→ **Problem**
Nothing but the lines from the one that contains "SĐT: 0935.665.895" through the end of the data should be reproduced, and each must match exactly.

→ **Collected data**

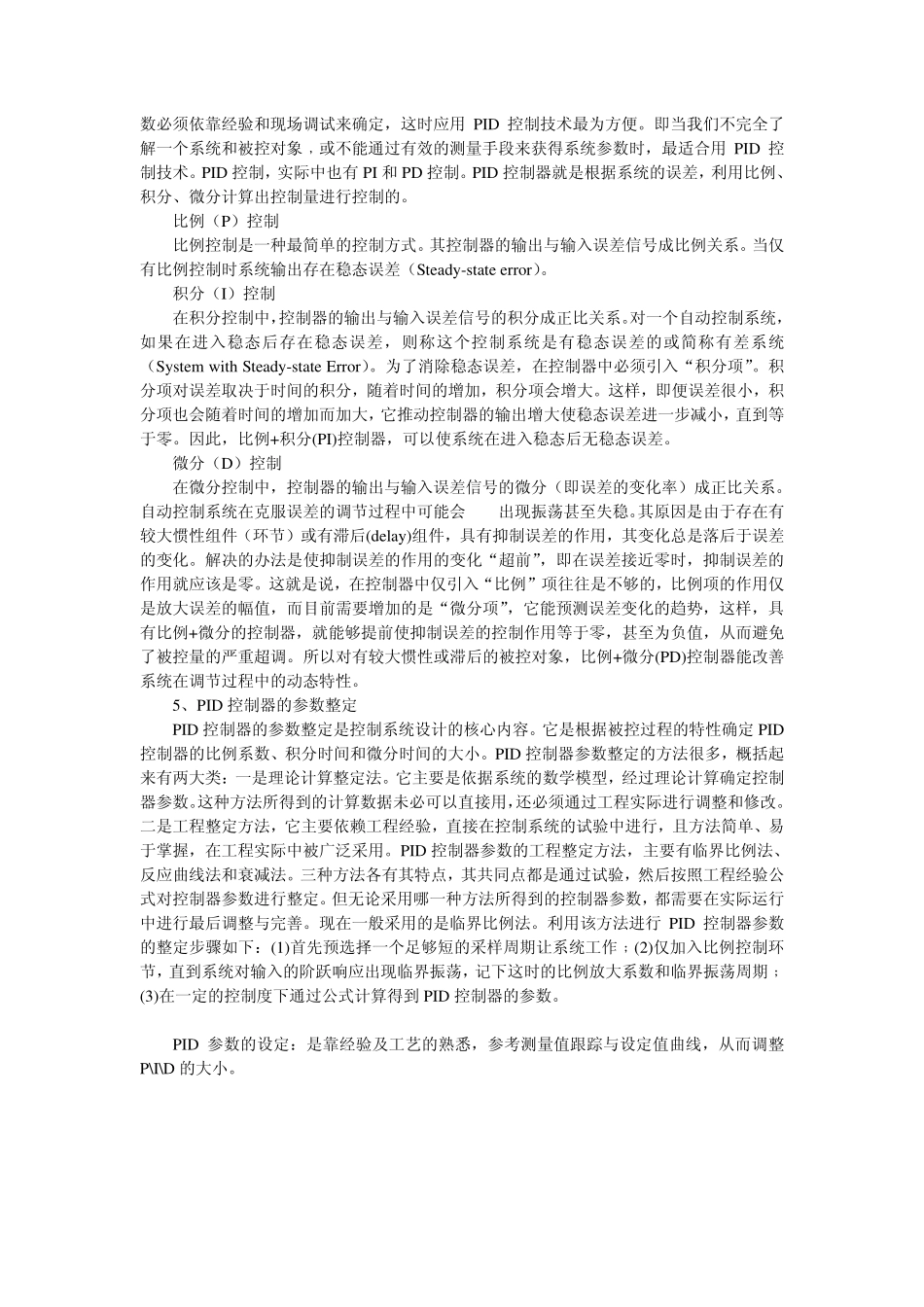 数必须依靠经验和现场调试来确定，这时应用 PID 控制技术最为方便。即当我们不完全了解一个系统和被控对象，或不能通过有效的测量手段来获得系统参数时，最适合用 PID 控制技术。PID 控制，实际中也有 PI 和 PD 控制。PID 控制器就是根据系统的误差，利用比例、积分、微分计算出控制量进行控制的。

比例（P）控制

比例控制是一种最简单的控制方式。其控制器的输出与输入误差信号成比例关系。当仅有比例控制时系统输出存在稳态误差（Steady-state error）。

积分（I）控制

在积分控制中，控制器的输出与输入误差信号的积分成正比关系。对一个自动控制系统，如果在进入稳态后存在稳态误差，则称这个控制系统是有稳态误差的或简称有差系统（System with Steady-state Error）。为了消除稳态误差，在控制器中必须引入“积分项”。积分项对误差取决于时间的积分，随着时间的增加，积分项会增大。这样，即便误差很小，积分项也会随着时间的增加而加大，它推动控制器的输出增大使稳态误差进一步减小，直到等于零。因此，比例+积分(PI)控制器，可以使系统在进入稳态后无稳态误差。

微分（D）控制

在微分控制中，控制器的输出与输入误差信号的微分（即误差的变化率）成正比关系。自动控制系统在克服误差的调节过程中可能会　　出现振荡甚至失稳。其原因是由于存在有较大惯性组件（环节）或有滞后(delay)组件，具有抑制误差的作用，其变化总是落后于误差的变化。解决的办法是使抑制误差的作用的变化“超前”，即在误差接近零时，抑制误差的作用就应该是零。这就是说，在控制器中仅引入“比例”项往往是不够的，比例项的作用仅是放大误差的幅值，而目前需要增加的是“微分项”，它能预测误差变化的趋势，这样，具有比例+微分的控制器，就能够提前使抑制误差的控制作用等于零，甚至为负值，从而避免了被控量的严重超调。所以对有较大惯性或滞后的被控对象，比例+微分(PD)控制器能改善系统在调节过程中的动态特性。

5、PID 控制器的参数整定

PID 控制器的参数整定是控制系统设计的核心内容。它是根据被控过程的特性确定 PID 控制器的比例系数、积分时间和微分时间的大小。PID 控制器参数整定的方法很多，概括起来有两大类：一是理论计算整定法。它主要是依据系统的数学模型，经过理论计算确定控制器参数。这种方法所得到的计算数据未必可以直接用，还必须通过工程实际进行调整和修改。二是工程整定方法，它主要依赖工程经验，直接在控制系统的试验中进行，且方法简单、易于掌握，在工程实际中被广泛采用。PID 控制器参数的工程整定方法，主要有临界比例法、反应曲线法和衰减法。三种方法各有其特点，其共同点都是通过试验，然后按照工程经验公式对控制器参数进行整定。但无论采用哪一种方法所得到的控制器参数，都需要在实际运行中进行最后调整与完善。现在一般采用的是临界比例法。利用该方法进行 PID 控制器参数的整定步骤如下：(1)首先预选择一个足够短的采样周期让系统工作；(2)仅加入比例控制环节，直到系统对输入的阶跃响应出现临界振荡，记下这时的比例放大系数和临界振荡周期；(3)在一定的控制度下通过公式计算得到 PID 控制器的参数。

PID 参数的设定：是靠经验及工艺的熟悉，参考测量值跟踪与设定值曲线，从而调整 P\I\D 的大小。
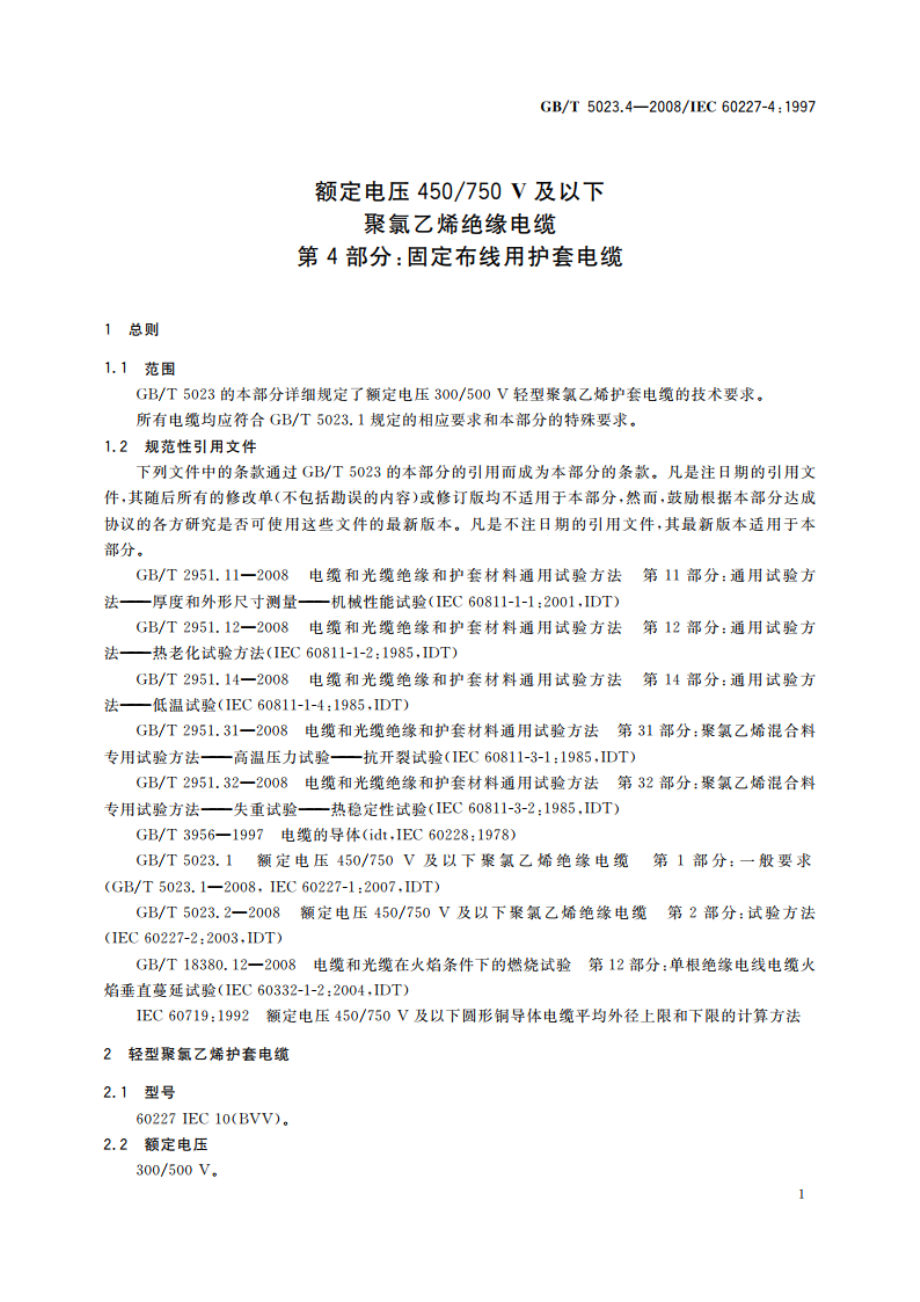 GB/T 5023.4—2008/IEC 60227-4:1997

额定电压 450/750 V 及以下
聚氯乙烯绝缘电缆
第 4 部分:固定布线用护套电缆

1 总则

1.1 范围

GB/T 5023 的本部分详细规定了额定电压 300/500 V 轻型聚氯乙烯护套电缆的技术要求。

所有电缆均应符合 GB/T 5023.1 规定的相应要求和本部分的特殊要求。

1.2 规范性引用文件

下列文件中的条款通过 GB/T 5023 的本部分的引用而成为本部分的条款。凡是注日期的引用文件,其随后所有的修改单(不包括勘误的内容)或修订版均不适用于本部分,然而,鼓励根据本部分达成协议的各方研究是否可使用这些文件的最新版本。凡是不注日期的引用文件,其最新版本适用于本部分。

GB/T 2951.11—2008 电缆和光缆绝缘和护套材料通用试验方法 第 11 部分:通用试验方法——厚度和外形尺寸测量——机械性能试验(IEC 60811-1-1:2001,IDT)

GB/T 2951.12—2008 电缆和光缆绝缘和护套材料通用试验方法 第 12 部分:通用试验方法——热老化试验方法(IEC 60811-1-2:1985,IDT)

GB/T 2951.14—2008 电缆和光缆绝缘和护套材料通用试验方法 第 14 部分:通用试验方法——低温试验(IEC 60811-1-4:1985,IDT)

GB/T 2951.31—2008 电缆和光缆绝缘和护套材料通用试验方法 第 31 部分:聚氯乙烯混合料专用试验方法——高温压力试验——抗开裂试验(IEC 60811-3-1:1985,IDT)

GB/T 2951.32—2008 电缆和光缆绝缘和护套材料通用试验方法 第 32 部分:聚氯乙烯混合料专用试验方法——失重试验——热稳定性试验(IEC 60811-3-2:1985,IDT)

GB/T 3956—1997 电缆的导体(idt,IEC 60228:1978)

GB/T 5023.1 额定电压 450/750 V 及以下聚氯乙烯绝缘电缆 第 1 部分:一般要求(GB/T 5023.1—2008,IEC 60227-1:2007,IDT)

GB/T 5023.2—2008 额定电压 450/750 V 及以下聚氯乙烯绝缘电缆 第 2 部分:试验方法(IEC 60227-2:2003,IDT)

GB/T 18380.12—2008 电缆和光缆在火焰条件下的燃烧试验 第 12 部分:单根绝缘电线电缆火焰垂直蔓延试验(IEC 60332-1-2:2004,IDT)

IEC 60719:1992 额定电压 450/750 V 及以下圆形铜导体电缆平均外径上限和下限的计算方法

2 轻型聚氯乙烯护套电缆

2.1 型号

60227 IEC 10(BVV)。

2.2 额定电压

300/500 V。

1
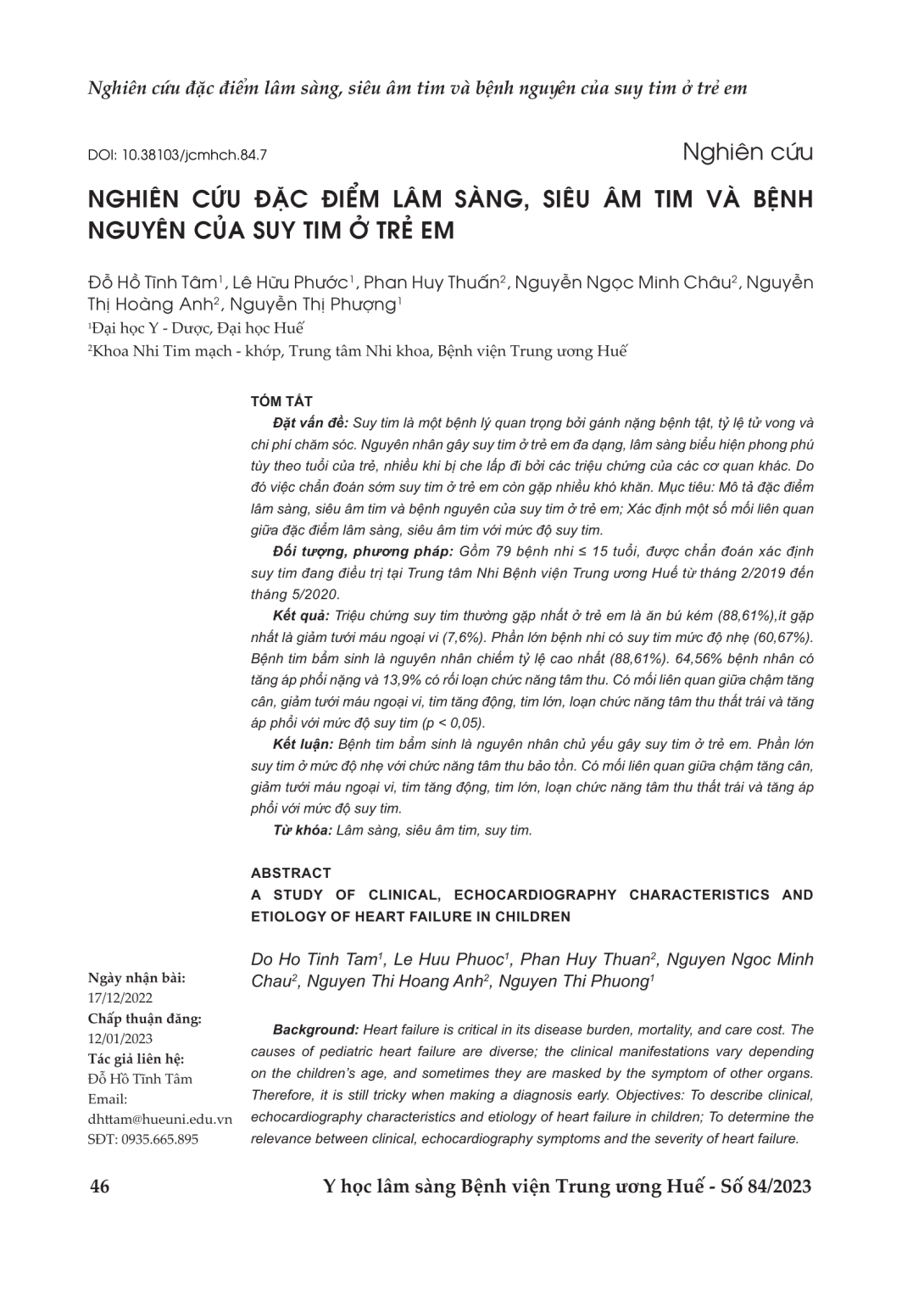 Nghiên cứu đặc điểm lâm sàng, siêu âm tim và bệnh nguyên của suy tim ở trẻ em

DOI: 10.38103/jcmhch.84.7

Nghiên cứu

NGHIÊN CỨU ĐẶC ĐIỂM LÂM SÀNG, SIÊU ÂM TIM VÀ BỆNH NGUYÊN CỦA SUY TIM Ở TRẺ EM

Đỗ Hồ Tĩnh Tâm$^1$, Lê Hữu Phước$^1$, Phan Huy Thuấn$^2$, Nguyễn Ngọc Minh Châu$^2$, Nguyễn Thị Hoàng Anh$^2$, Nguyễn Thị Phượng$^1$

$^1$Đại học Y - Dược, Đại học Huế

$^2$Khoa Nhi Tim mạch - khớp, Trung tâm Nhi khoa, Bệnh viện Trung ương Huế

TÓM TẮT

Đặt vấn đề: Suy tim là một bệnh lý quan trọng bởi gánh nặng bệnh tật, tỷ lệ tử vong và chi phí chăm sóc. Nguyên nhân gây suy tim ở trẻ em đa dạng, lâm sàng biểu hiện phong phú tùy theo tuổi của trẻ, nhiều khi bị che lấp đi bởi các triệu chứng của các cơ quan khác. Do đó việc chẩn đoán sớm suy tim ở trẻ em còn gặp nhiều khó khăn. Mục tiêu: Mô tả đặc điểm lâm sàng, siêu âm tim và bệnh nguyên của suy tim ở trẻ em; Xác định một số mối liên quan giữa đặc điểm lâm sàng, siêu âm tim với mức độ suy tim.

Đối tượng, phương pháp: Gồm 79 bệnh nhi ≤ 15 tuổi, được chẩn đoán xác định suy tim đang điều trị tại Trung tâm Nhi Bệnh viện Trung ương Huế từ tháng 2/2019 đến tháng 5/2020.

Kết quả: Triệu chứng suy tim thường gặp nhất ở trẻ em là ăn bú kém (88,61%),ít gặp nhất là giảm tưới máu ngoại vi (7,6%). Phần lớn bệnh nhi có suy tim mức độ nhẹ (60,67%). Bệnh tim bẩm sinh là nguyên nhân chiếm tỷ lệ cao nhất (88,61%). 64,56% bệnh nhân có tăng áp phổi nặng và 13,9% có rối loạn chức năng tâm thu. Có mối liên quan giữa chậm tăng cân, giảm tưới máu ngoại vi, tim tăng động, tim lớn, loạn chức năng tâm thu thất trái và tăng áp phổi với mức độ suy tim (p < 0,05).

Kết luận: Bệnh tim bẩm sinh là nguyên nhân chủ yếu gây suy tim ở trẻ em. Phần lớn suy tim ở mức độ nhẹ với chức năng tâm thu bảo tồn. Có mối liên quan giữa chậm tăng cân, giảm tưới máu ngoại vi, tim tăng động, tim lớn, loạn chức năng tâm thu thất trái và tăng áp phổi với mức độ suy tim.

Từ khóa: Lâm sàng, siêu âm tim, suy tim.

ABSTRACT

A STUDY OF CLINICAL, ECHOCARDIOGRAPHY CHARACTERISTICS AND ETIOLOGY OF HEART FAILURE IN CHILDREN

Do Ho Tinh Tam$^1$, Le Huu Phuoc$^1$, Phan Huy Thuan$^2$, Nguyen Ngoc Minh Chau$^2$, Nguyen Thi Hoang Anh$^2$, Nguyen Thi Phuong$^1$

Background: Heart failure is critical in its disease burden, mortality, and care cost. The causes of pediatric heart failure are diverse; the clinical manifestations vary depending on the children's age, and sometimes they are masked by the symptom of other organs. Therefore, it is still tricky when making a diagnosis early. Objectives: To describe clinical, echocardiography characteristics and etiology of heart failure in children; To determine the relevance between clinical, echocardiography symptoms and the severity of heart failure.

Ngày nhận bài:
17/12/2022
Chấp thuận đăng:
12/01/2023
Tác giả liên hệ:
Đỗ Hồ Tĩnh Tâm
Email:
dhttam@hueuni.edu.vn
SĐT: 0935.665.895

46

Y học lâm sàng Bệnh viện Trung ương Huế - Số 84/2023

→ **Answer box**
SĐT: 0935.665.895

46

Y học lâm sàng Bệnh viện Trung ương Huế - Số 84/2023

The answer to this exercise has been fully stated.